Serie "Best of Olympia" Dieter Baumann rennt den Afrikanern in Barcelona davon

Berlin · Dieter Baumann holt am 8. August 1992 in einem furiosen Rennen Gold über 5000 Meter. Jahre später stolpert der Leichtathlet über die Zahnpasta-Affäre.

Barcelona 1992: Dieter Baumann jubelt im Ziel des 5000-m-Finales über den Olympiasieg.

Barcelona 1992: Dieter Baumann jubelt im Ziel des 5000-m-Finales über den Olympiasieg.

• Datenblock:
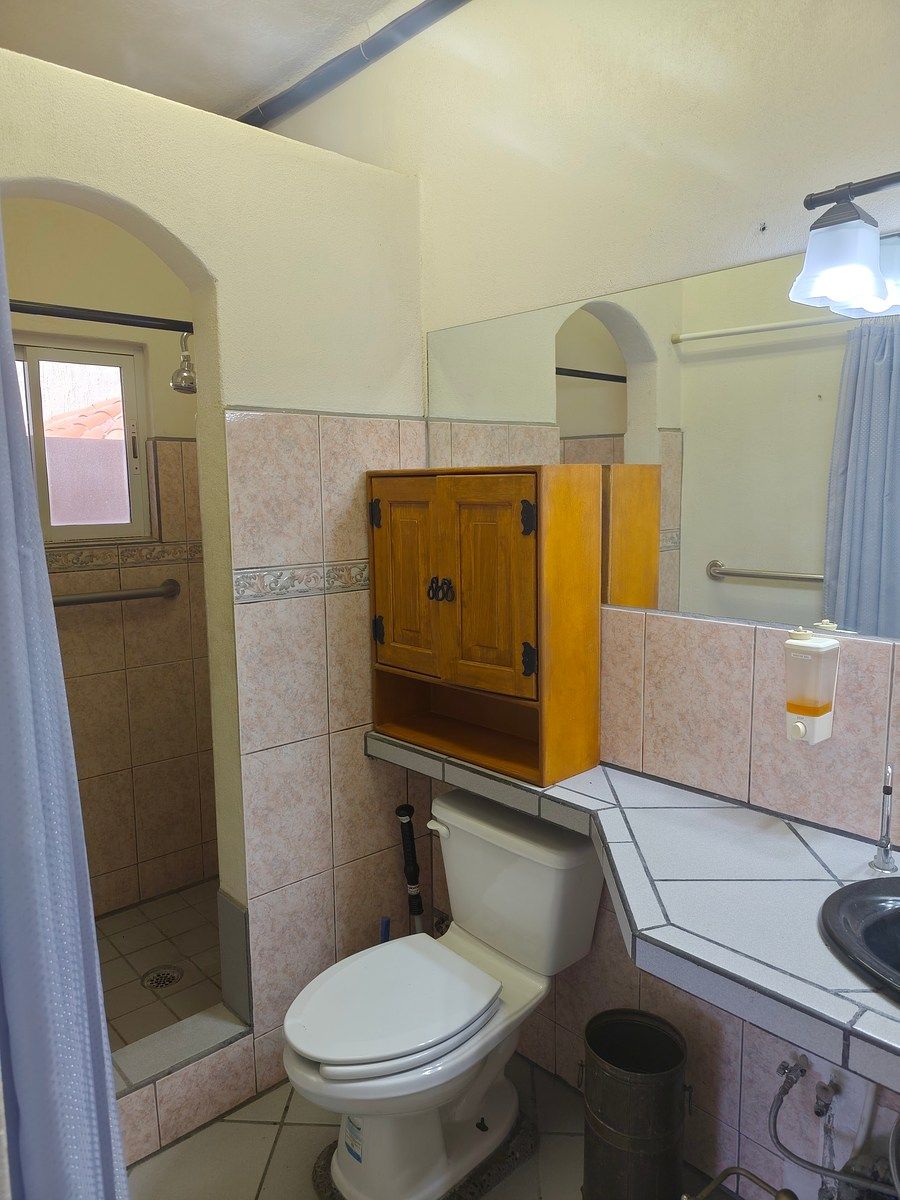 Apartamento em Lomas de Palmira, La Paz, foto 12 de 16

• Aufgabe 1:
Schreib aus dem Auszug über Dieter Baumann alles von „Berlin · Dieter“ bis hinunter zu „über die Zahnpasta-Affäre.“ genau ab.
• Aufgabe 2:
Beantworte diese Fragen zum Auszug:
(a) In welcher Stadt rennt Baumann laut Überschrift den Afrikanern davon?
(b) An welchem Tag holt er Gold?
(c) Über welche Affäre stolpert er Jahre später?

• Lösung 1:
Berlin · Dieter Baumann holt am 8. August 1992 in einem furiosen Rennen Gold über 5000 Meter. Jahre später stolpert der Leichtathlet über die Zahnpasta-Affäre.

• Lösung 2:
(a) In Barcelona.
(b) Am 8. August 1992.
(c) Über die Zahnpasta-Affäre.